**Data excerpts**
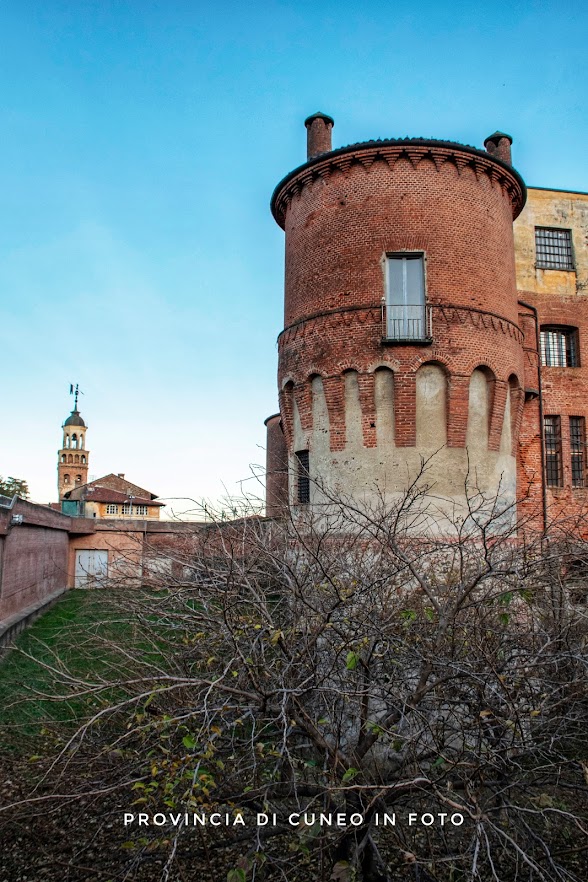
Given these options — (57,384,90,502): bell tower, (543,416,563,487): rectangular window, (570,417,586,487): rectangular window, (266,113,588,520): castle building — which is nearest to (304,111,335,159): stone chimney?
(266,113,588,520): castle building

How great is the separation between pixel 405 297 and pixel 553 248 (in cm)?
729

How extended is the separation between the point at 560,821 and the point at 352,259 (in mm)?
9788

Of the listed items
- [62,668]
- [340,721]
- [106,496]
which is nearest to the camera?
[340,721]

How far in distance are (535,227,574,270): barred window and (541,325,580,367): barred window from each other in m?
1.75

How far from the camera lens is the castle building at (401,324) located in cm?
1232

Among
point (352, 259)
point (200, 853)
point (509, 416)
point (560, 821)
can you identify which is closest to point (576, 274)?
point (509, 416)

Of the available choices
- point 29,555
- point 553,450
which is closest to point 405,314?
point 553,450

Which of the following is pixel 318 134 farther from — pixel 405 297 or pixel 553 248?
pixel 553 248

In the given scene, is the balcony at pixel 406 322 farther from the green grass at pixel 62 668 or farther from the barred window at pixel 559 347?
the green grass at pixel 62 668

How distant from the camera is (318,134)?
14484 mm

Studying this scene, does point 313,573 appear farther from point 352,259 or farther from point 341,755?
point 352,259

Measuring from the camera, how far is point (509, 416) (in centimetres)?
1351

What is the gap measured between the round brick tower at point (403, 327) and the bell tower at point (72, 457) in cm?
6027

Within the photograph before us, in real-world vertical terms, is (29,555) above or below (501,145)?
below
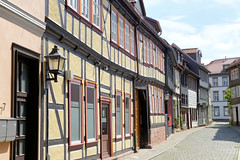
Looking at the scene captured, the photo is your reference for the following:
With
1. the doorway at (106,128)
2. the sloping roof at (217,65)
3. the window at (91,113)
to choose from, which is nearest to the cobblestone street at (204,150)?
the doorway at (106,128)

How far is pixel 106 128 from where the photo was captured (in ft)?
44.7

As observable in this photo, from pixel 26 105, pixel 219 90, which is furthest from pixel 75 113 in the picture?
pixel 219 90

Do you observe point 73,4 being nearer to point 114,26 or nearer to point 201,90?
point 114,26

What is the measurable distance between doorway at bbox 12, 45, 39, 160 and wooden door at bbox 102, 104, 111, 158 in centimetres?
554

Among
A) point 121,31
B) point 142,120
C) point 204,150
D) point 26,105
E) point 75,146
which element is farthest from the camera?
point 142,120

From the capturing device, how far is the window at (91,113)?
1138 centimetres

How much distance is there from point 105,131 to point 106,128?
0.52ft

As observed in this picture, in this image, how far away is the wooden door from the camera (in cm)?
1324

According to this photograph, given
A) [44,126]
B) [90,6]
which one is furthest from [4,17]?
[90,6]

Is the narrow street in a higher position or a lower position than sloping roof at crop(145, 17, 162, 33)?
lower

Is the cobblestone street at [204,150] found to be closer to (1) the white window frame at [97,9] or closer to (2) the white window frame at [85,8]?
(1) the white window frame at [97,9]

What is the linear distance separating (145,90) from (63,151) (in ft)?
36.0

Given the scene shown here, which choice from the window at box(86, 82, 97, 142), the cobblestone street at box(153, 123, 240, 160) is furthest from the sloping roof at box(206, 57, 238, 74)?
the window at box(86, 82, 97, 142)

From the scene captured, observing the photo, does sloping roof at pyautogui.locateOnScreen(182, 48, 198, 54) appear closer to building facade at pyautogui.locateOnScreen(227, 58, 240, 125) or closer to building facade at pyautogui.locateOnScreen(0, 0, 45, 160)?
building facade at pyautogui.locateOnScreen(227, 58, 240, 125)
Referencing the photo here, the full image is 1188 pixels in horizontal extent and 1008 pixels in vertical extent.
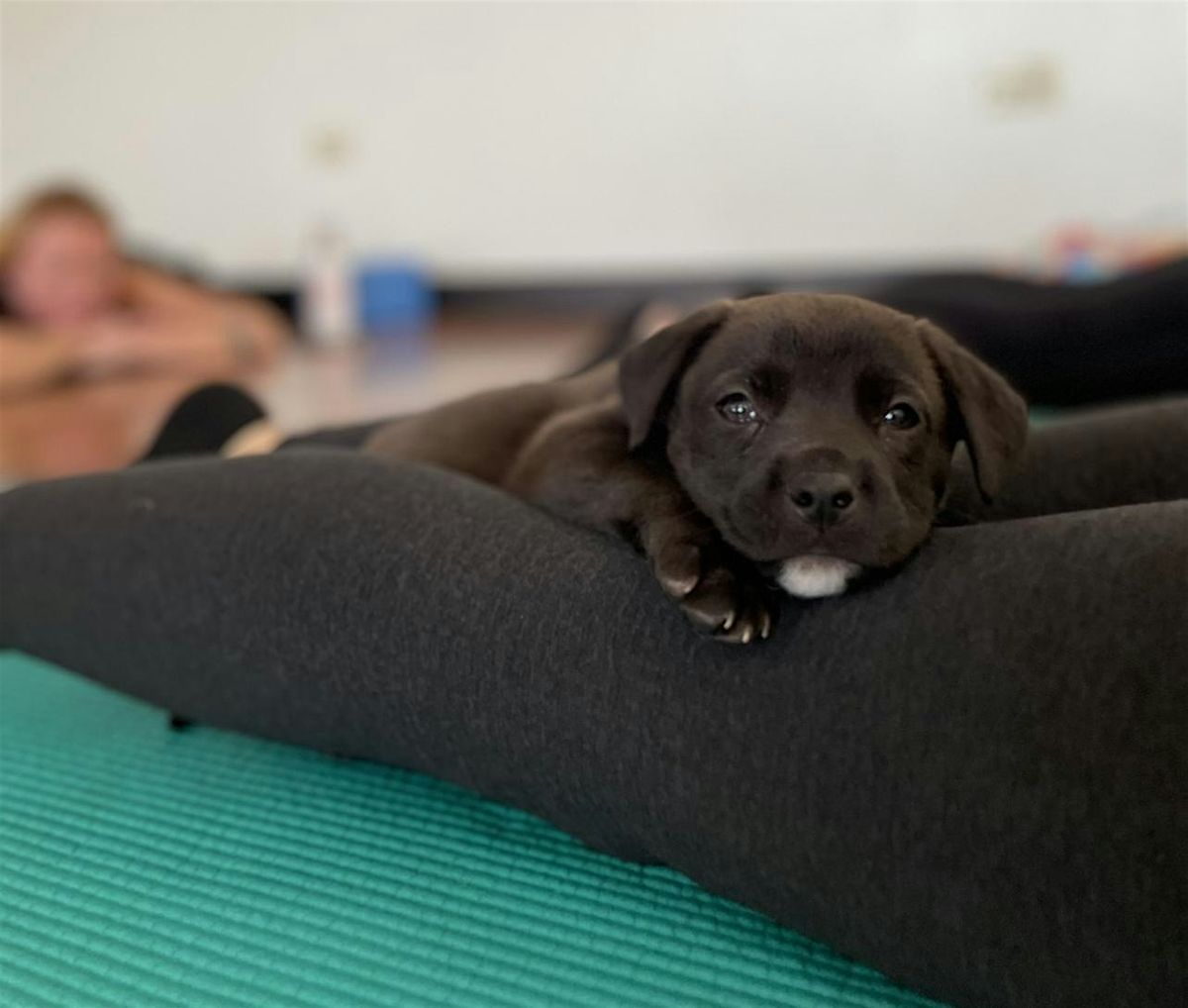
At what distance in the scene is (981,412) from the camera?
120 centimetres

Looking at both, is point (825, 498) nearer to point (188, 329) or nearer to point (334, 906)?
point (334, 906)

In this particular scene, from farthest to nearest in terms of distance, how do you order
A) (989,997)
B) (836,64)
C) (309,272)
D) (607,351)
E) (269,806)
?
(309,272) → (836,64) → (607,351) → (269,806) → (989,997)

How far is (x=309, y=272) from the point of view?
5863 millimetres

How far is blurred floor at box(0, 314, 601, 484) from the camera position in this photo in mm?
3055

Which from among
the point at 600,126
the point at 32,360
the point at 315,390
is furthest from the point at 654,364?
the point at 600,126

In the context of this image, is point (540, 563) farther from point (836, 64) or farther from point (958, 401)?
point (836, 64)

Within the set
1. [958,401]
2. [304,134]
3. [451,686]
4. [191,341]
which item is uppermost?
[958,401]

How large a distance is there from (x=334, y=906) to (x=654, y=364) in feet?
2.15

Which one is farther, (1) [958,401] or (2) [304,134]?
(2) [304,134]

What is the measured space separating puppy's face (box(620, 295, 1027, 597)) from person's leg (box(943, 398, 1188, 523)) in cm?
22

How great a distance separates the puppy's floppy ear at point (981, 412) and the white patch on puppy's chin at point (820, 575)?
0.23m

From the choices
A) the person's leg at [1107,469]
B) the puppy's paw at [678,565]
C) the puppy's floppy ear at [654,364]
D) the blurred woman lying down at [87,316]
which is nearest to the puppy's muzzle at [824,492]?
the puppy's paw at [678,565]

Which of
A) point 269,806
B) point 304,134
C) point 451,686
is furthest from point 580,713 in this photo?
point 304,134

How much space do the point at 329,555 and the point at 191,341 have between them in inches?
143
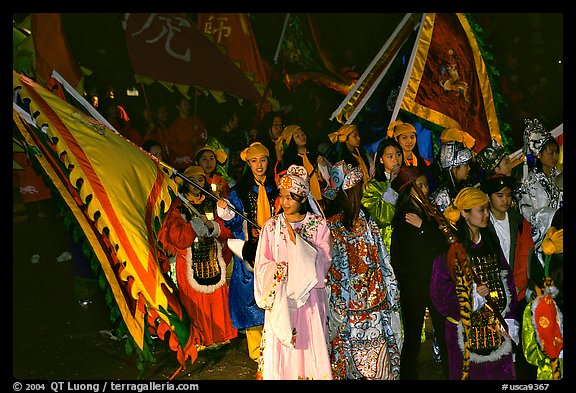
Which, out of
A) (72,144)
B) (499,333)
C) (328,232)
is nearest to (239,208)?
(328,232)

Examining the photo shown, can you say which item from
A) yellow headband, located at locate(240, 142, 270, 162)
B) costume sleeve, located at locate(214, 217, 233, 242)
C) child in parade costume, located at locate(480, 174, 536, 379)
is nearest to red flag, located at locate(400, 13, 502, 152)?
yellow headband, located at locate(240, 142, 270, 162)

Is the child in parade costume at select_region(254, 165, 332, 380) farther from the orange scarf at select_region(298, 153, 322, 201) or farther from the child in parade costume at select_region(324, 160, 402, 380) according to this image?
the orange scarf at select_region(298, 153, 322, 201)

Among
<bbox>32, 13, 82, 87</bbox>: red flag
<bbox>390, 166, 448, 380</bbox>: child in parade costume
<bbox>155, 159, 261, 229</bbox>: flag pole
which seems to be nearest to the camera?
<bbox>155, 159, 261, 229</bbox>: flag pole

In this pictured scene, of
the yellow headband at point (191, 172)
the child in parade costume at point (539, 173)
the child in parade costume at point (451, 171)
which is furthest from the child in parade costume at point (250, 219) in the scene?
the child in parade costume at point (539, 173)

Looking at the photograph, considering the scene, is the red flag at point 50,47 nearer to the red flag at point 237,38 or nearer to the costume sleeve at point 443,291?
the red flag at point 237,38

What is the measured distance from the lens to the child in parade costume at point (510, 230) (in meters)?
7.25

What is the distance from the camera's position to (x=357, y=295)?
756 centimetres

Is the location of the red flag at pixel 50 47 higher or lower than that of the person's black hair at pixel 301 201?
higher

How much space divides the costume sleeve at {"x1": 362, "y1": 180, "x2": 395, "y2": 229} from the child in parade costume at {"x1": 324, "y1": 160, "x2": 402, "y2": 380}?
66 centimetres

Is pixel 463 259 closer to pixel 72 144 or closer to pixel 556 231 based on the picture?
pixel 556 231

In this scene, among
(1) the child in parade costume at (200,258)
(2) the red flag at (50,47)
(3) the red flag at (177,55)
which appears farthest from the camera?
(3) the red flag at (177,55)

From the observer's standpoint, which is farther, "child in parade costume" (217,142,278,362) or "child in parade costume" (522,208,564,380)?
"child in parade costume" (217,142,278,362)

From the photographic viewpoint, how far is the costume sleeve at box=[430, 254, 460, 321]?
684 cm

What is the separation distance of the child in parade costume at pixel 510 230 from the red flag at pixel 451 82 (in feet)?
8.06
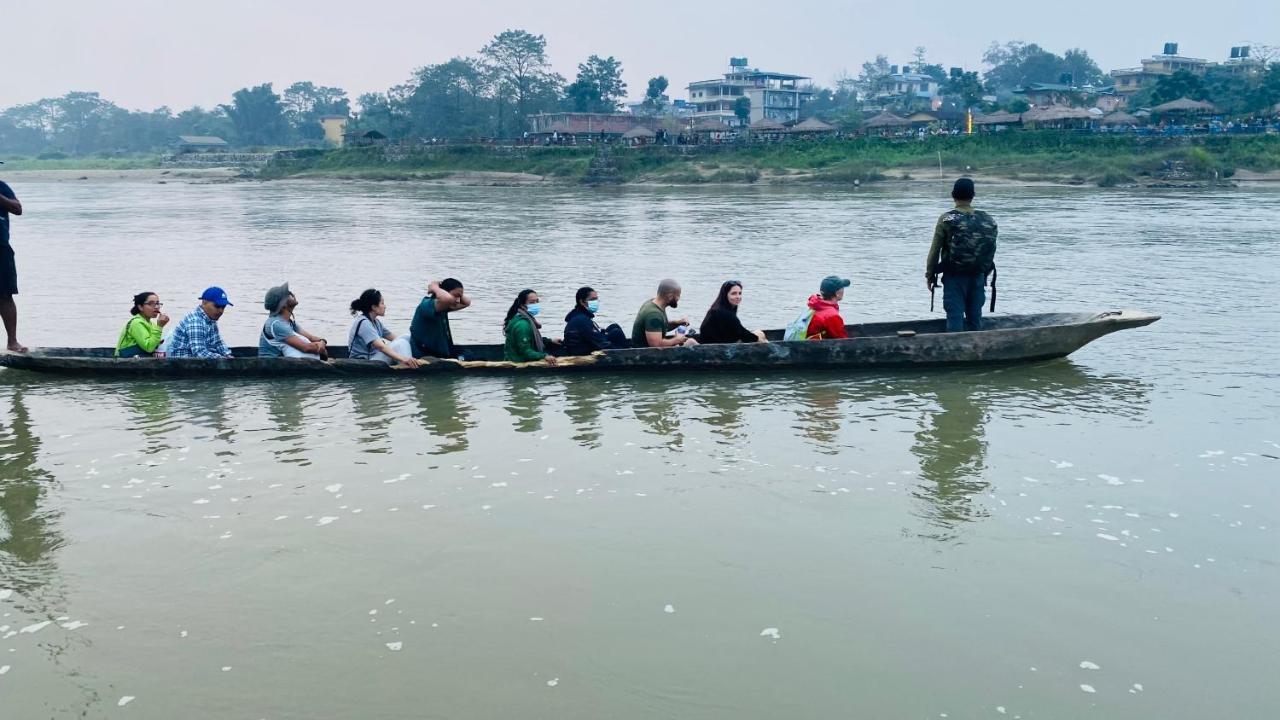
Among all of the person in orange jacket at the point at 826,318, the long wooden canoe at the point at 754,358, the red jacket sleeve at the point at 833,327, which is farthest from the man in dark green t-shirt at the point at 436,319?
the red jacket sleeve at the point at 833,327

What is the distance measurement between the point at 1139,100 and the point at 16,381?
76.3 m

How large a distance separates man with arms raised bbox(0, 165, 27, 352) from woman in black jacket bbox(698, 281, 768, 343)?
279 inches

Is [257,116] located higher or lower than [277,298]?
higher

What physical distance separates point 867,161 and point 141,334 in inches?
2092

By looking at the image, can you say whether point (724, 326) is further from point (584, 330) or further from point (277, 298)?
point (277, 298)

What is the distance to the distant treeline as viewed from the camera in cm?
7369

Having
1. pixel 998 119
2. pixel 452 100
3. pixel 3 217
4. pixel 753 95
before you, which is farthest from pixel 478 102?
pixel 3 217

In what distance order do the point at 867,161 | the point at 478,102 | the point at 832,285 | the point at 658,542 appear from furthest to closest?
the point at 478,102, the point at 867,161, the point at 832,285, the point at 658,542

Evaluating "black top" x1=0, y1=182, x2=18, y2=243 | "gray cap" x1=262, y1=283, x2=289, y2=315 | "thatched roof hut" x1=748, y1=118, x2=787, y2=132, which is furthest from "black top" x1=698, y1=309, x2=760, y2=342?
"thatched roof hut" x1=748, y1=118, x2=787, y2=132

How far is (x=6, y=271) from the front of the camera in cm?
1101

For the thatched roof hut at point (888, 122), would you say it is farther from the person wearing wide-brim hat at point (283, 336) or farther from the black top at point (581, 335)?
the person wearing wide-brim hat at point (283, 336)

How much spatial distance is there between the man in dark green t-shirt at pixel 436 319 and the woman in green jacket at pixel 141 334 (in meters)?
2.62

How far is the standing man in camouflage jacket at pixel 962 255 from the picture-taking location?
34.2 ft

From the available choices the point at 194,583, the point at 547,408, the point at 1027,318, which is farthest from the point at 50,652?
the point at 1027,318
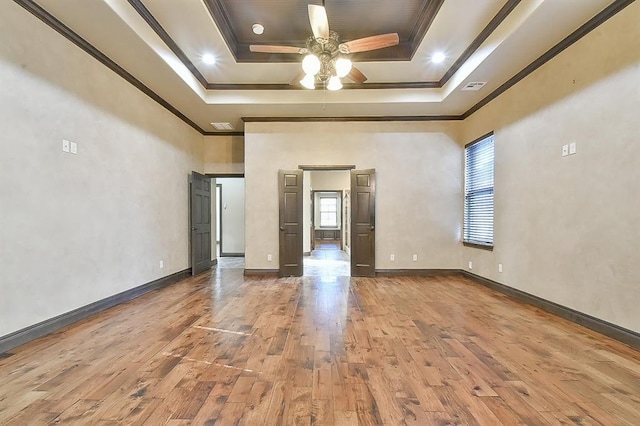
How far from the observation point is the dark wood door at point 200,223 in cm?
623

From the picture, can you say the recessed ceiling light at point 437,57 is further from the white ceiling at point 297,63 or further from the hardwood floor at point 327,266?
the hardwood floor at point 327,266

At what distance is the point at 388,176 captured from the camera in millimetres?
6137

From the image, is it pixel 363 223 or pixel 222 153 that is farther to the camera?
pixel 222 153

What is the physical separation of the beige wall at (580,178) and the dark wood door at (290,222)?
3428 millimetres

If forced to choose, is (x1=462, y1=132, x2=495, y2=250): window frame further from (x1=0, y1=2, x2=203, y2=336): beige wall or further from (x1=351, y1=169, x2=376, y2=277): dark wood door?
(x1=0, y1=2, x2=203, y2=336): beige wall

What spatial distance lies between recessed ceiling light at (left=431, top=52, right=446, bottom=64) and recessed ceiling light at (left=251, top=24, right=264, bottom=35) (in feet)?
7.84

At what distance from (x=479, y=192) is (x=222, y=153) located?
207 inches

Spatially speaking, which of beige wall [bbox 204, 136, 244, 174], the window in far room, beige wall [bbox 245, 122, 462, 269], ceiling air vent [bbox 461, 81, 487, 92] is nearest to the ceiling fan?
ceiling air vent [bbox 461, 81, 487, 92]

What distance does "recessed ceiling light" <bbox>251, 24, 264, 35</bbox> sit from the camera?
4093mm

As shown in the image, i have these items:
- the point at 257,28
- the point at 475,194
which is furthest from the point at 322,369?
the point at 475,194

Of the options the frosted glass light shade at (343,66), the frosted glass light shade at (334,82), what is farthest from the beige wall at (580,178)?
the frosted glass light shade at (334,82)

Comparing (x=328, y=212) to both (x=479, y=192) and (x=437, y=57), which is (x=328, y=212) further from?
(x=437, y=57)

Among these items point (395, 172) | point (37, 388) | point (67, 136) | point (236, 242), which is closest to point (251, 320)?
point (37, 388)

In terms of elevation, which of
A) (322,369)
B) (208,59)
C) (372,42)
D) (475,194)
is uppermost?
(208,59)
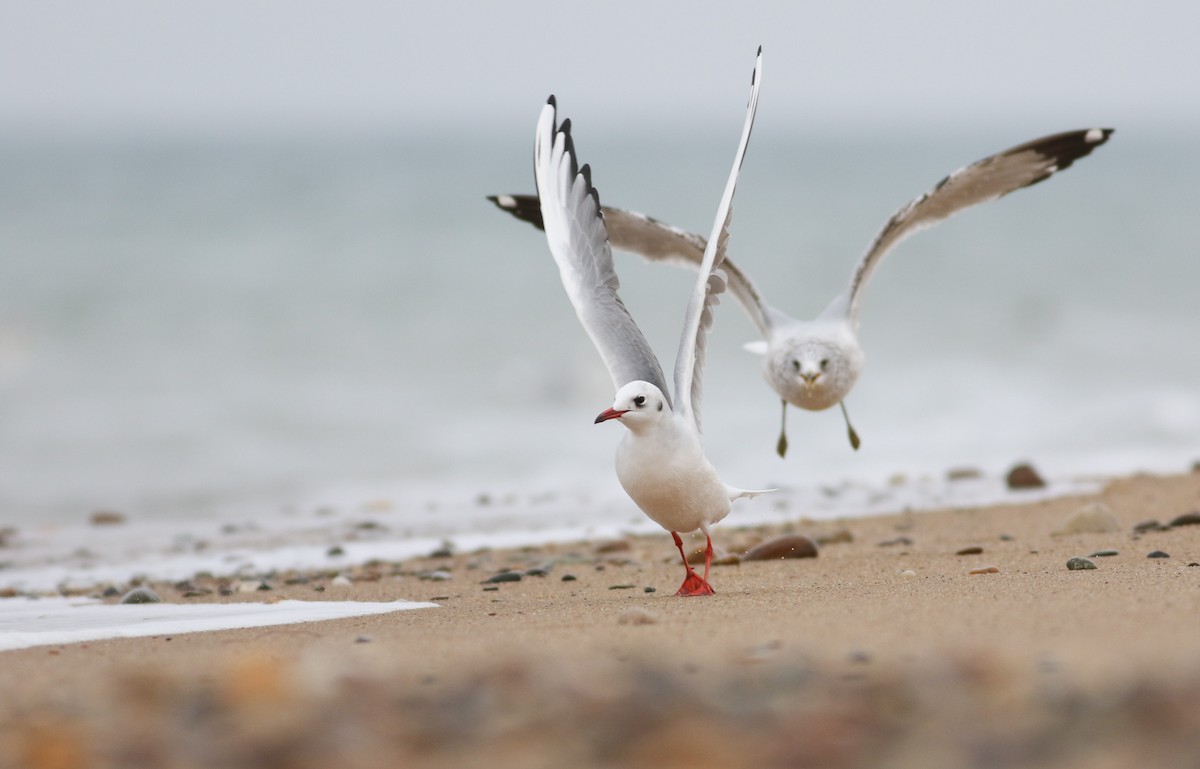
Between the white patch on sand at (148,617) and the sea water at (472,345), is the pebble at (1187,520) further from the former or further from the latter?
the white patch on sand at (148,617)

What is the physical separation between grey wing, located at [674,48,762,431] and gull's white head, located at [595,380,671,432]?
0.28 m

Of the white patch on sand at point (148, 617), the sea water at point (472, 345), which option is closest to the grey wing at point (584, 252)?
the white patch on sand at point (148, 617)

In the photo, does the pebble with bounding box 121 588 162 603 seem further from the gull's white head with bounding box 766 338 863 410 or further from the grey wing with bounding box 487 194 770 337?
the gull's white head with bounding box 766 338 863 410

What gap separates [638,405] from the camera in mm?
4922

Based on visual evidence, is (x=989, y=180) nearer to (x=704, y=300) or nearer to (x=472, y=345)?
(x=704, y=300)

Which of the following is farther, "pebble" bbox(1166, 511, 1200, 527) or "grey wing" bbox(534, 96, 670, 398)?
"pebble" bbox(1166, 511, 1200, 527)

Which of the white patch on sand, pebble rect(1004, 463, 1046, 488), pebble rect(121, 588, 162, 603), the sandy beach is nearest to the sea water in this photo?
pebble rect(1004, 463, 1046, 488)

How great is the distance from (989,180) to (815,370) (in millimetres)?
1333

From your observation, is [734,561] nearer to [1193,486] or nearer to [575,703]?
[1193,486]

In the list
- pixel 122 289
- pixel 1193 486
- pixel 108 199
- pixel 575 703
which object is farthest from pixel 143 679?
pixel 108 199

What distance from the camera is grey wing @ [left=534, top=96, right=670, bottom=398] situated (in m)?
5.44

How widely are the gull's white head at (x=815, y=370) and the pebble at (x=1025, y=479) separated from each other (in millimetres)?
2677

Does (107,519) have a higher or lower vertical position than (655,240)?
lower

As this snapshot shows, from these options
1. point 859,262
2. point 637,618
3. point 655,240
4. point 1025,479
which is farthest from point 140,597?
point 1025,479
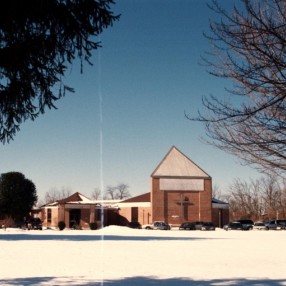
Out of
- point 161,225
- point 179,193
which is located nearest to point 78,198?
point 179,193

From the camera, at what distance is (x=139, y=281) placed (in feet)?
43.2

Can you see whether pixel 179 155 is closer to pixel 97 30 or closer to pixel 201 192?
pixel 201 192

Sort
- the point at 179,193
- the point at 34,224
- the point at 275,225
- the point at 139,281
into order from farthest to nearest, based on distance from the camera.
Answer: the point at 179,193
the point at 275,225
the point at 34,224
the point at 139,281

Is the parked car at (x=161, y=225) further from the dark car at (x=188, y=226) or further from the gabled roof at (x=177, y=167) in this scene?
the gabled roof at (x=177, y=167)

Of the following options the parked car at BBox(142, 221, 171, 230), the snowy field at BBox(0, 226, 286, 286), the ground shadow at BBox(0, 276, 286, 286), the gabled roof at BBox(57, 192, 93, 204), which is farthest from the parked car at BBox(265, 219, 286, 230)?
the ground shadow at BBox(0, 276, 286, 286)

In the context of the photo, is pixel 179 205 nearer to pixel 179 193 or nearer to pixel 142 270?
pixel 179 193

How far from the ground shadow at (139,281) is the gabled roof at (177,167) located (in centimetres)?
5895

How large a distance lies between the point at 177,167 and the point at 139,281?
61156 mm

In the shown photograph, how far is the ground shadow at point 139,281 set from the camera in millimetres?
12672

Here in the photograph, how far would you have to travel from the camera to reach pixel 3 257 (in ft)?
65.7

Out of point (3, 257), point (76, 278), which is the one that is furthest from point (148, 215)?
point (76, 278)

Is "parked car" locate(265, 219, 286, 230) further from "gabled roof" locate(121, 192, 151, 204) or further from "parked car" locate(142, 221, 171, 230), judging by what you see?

**Your instructions**
Give everything in the listing from the line containing "How far is the standing" down to the line containing "3428 millimetres" as a numbered list, skipping blank lines. Leave the pictures out.

**Expected answer**
1. How far is the standing man in camouflage jacket at pixel 962 255 from the picture-taking location?
2. 34.2 ft
3. From the available choices the point at 194,583, the point at 547,408, the point at 1027,318, which is farthest from the point at 50,652?
4. the point at 1027,318
5. How far from the observation point is the dark wood door at point 200,223 in cm?
6. 623
7. From the picture, can you say the recessed ceiling light at point 437,57 is further from the white ceiling at point 297,63 or further from the hardwood floor at point 327,266?
8. the hardwood floor at point 327,266
9. At what distance is the point at 388,176 captured from the camera in millimetres?
10. 6137
11. From the image, is it pixel 363 223 or pixel 222 153 that is farther to the camera?
12. pixel 222 153
13. What is the physical separation of the beige wall at (580,178) and the dark wood door at (290,222)?
14. 3428 millimetres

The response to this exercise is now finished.